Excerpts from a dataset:
========

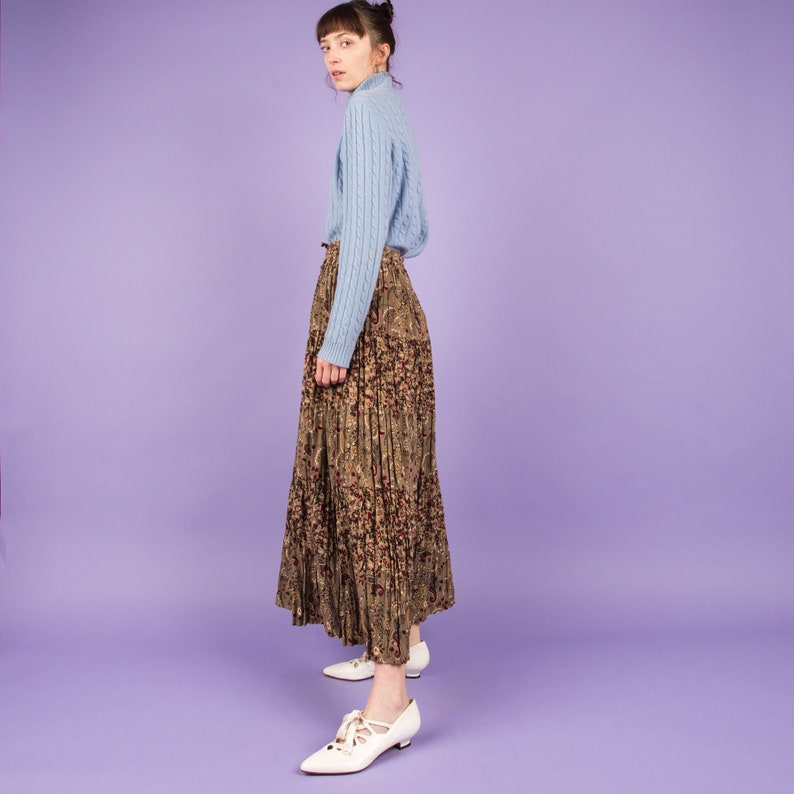 Vintage Earthtone Floral Peasant Skirt   SML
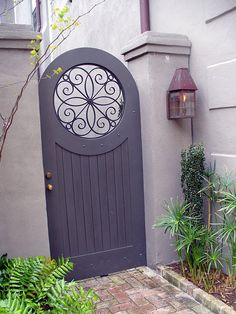 Lilac wooden shaped Garden Gate/mynottinghill.blogspot.com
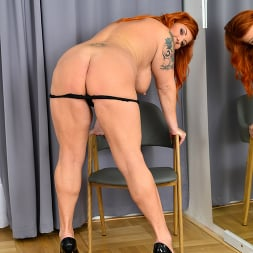 Tammy Jean in 'Anilos' Teasing With Tammy (Thumbnail 10)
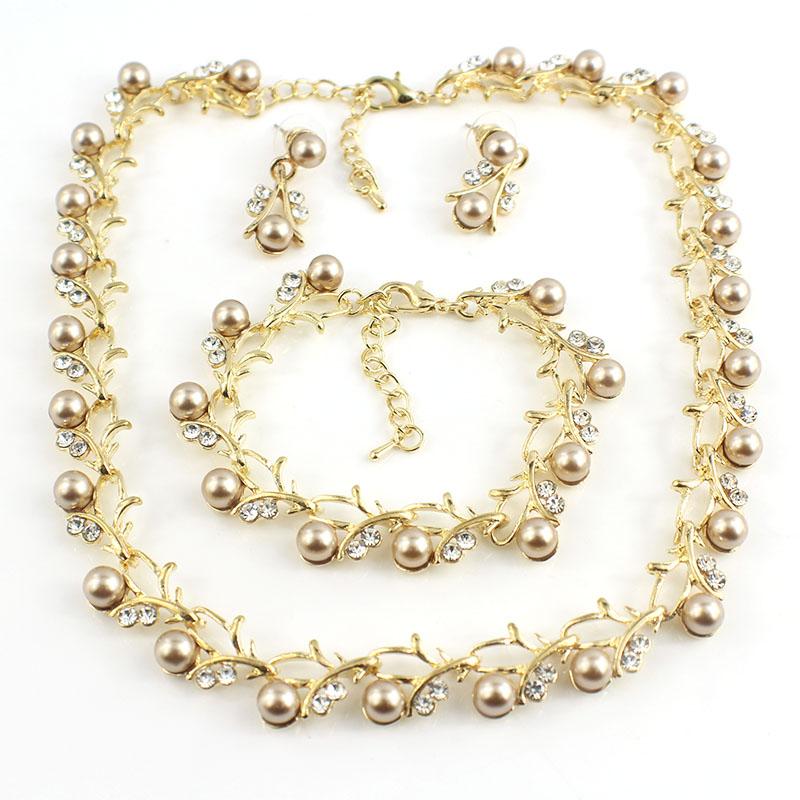 HTB1bTq1SFXXXXaKXXXXq6xXFXXX7 Luxurious Pearl And Crystal Wedding Party Jewelry Set - 5 Colors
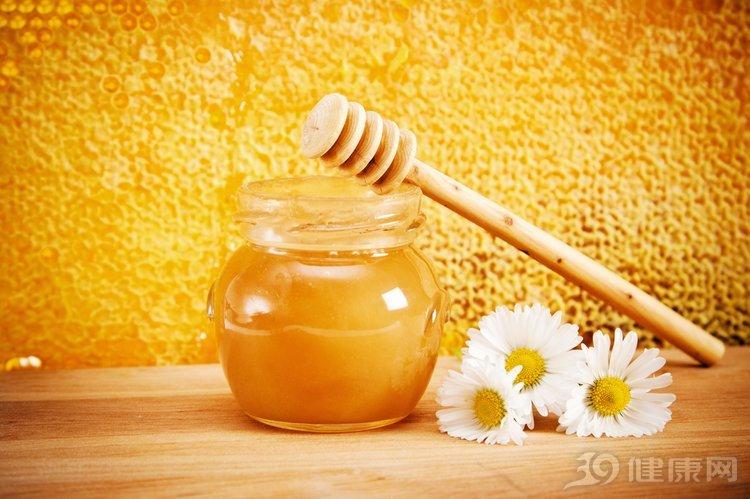 """蜂蜜水被稱為""""黃金水"""",5種人卻不敢碰,有你嗎?"""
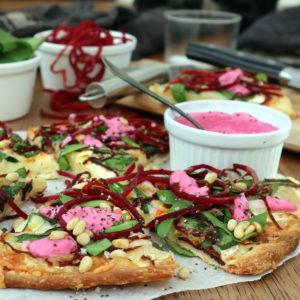 Vegetarisk pizza med chèvre och rödbetor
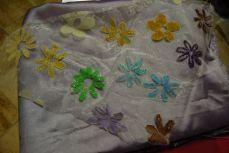 Sur le tissu de Nuray, les fleurs seront mauves et violettes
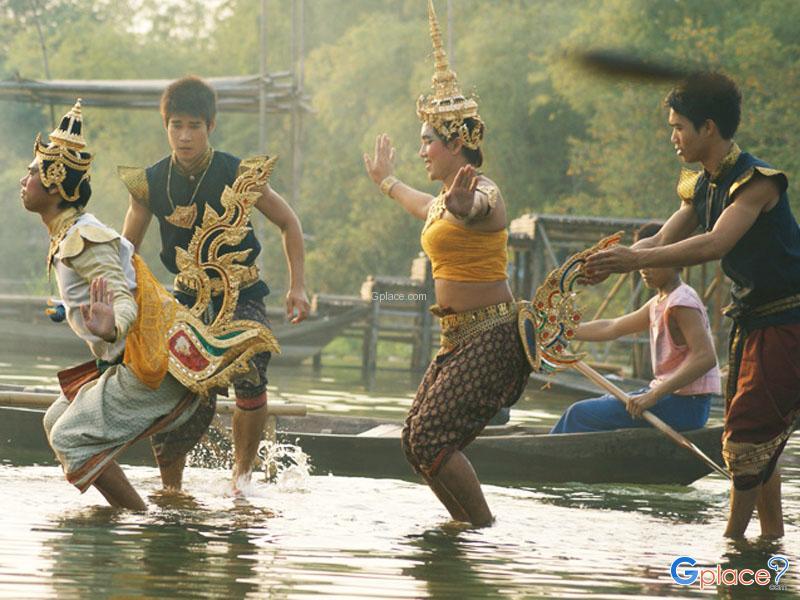 Klong Srabua Floating Market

========

_TASK REQUIREMENTS_
The records above must be retyped exactly. Please omit the pictures.

_WRITTEN RESPONSE_
 Vintage Earthtone Floral Peasant Skirt   SML
 Lilac wooden shaped Garden Gate/mynottinghill.blogspot.com
 Tammy Jean in 'Anilos' Teasing With Tammy (Thumbnail 10)
 HTB1bTq1SFXXXXaKXXXXq6xXFXXX7 Luxurious Pearl And Crystal Wedding Party Jewelry Set - 5 Colors
 """蜂蜜水被稱為""""黃金水"""",5種人卻不敢碰,有你嗎?"""
 Vegetarisk pizza med chèvre och rödbetor
 Sur le tissu de Nuray, les fleurs seront mauves et violettes
 Klong Srabua Floating Market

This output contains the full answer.